━━ Data rows ━━

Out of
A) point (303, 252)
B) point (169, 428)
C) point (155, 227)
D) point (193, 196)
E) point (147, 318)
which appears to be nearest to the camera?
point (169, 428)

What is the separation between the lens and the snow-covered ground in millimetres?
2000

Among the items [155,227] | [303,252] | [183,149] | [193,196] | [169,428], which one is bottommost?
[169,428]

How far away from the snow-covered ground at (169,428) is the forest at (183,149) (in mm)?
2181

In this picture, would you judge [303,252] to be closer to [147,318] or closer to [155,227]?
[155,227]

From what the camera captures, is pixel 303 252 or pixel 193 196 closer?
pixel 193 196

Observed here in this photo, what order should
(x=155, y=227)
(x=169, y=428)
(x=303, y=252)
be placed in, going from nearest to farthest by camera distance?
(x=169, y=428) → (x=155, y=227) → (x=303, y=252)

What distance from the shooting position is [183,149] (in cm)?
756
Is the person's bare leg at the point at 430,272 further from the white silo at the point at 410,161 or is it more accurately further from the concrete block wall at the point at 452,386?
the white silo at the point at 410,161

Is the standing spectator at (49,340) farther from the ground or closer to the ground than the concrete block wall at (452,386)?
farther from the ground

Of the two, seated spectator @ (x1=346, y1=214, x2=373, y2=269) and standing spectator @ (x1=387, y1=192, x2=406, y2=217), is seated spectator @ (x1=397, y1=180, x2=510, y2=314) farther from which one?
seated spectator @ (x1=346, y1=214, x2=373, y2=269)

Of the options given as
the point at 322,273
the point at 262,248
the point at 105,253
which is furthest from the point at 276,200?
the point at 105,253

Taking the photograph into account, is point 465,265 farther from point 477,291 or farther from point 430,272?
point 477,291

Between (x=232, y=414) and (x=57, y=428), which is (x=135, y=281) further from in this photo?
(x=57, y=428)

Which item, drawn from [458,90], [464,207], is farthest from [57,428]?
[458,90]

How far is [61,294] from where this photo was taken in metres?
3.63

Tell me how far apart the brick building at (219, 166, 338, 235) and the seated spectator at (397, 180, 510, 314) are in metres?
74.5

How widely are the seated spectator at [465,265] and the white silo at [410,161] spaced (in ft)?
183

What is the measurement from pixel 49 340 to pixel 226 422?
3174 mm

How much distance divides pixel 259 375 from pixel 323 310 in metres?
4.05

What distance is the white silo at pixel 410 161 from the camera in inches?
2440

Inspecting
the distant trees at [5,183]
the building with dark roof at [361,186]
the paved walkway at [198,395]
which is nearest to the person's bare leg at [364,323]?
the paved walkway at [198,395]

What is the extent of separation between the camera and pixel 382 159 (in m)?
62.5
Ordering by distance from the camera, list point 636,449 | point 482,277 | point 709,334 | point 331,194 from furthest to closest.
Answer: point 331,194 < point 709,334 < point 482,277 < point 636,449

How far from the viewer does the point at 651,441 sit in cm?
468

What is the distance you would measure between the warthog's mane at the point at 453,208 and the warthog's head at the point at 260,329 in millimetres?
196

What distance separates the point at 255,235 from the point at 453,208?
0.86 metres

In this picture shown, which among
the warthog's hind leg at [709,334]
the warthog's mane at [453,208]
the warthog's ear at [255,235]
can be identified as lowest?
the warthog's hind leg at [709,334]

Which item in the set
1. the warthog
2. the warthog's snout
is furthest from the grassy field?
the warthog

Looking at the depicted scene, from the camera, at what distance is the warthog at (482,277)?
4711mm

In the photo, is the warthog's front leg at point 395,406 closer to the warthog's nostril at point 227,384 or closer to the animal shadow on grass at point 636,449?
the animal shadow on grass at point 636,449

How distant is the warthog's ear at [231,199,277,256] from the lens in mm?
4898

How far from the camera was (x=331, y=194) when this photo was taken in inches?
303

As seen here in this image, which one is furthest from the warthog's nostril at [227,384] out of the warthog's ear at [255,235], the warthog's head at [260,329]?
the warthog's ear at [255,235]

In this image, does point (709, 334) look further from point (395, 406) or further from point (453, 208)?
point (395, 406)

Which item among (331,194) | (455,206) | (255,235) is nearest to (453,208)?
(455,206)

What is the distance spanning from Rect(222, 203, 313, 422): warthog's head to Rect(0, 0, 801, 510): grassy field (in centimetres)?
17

━━━

- **Objective**
Write out, word for word, the line containing "How far from the viewer" and every line after it to the end of the data above.

- **Full answer**
How far from the viewer does the point at 651,441 sit in cm?
468

What is the distance you would measure between the warthog's mane at the point at 453,208 and the warthog's head at the point at 260,329 in millimetres?
196

What distance separates the point at 255,235 from the point at 453,208?
0.86 metres

In this picture shown, which among
the warthog's hind leg at [709,334]
the warthog's mane at [453,208]
the warthog's ear at [255,235]
can be identified as lowest?
the warthog's hind leg at [709,334]

Which item in the set
1. the warthog
2. the warthog's snout
is furthest from the grassy field?
the warthog

Looking at the depicted scene, from the camera, at what distance is the warthog at (482,277)?
4711mm

In the photo, is the warthog's front leg at point 395,406 closer to the warthog's nostril at point 227,384 or closer to the animal shadow on grass at point 636,449?
the animal shadow on grass at point 636,449

How distant is the warthog's ear at [231,199,277,256] from the lens in mm?
4898

How far from the camera was (x=331, y=194) when this photo was taken in inches?
303

As seen here in this image, which one is furthest from the warthog's nostril at [227,384] out of the warthog's ear at [255,235], the warthog's head at [260,329]?
the warthog's ear at [255,235]

In this image, does point (709, 334) look further from point (395, 406) or further from point (453, 208)?
point (395, 406)

Which item among (331,194) | (455,206) | (255,235) is nearest to (453,208)?
(455,206)

What is the distance spanning from Rect(222, 203, 313, 422): warthog's head to Rect(0, 0, 801, 510): grassy field (in centimetres)?
17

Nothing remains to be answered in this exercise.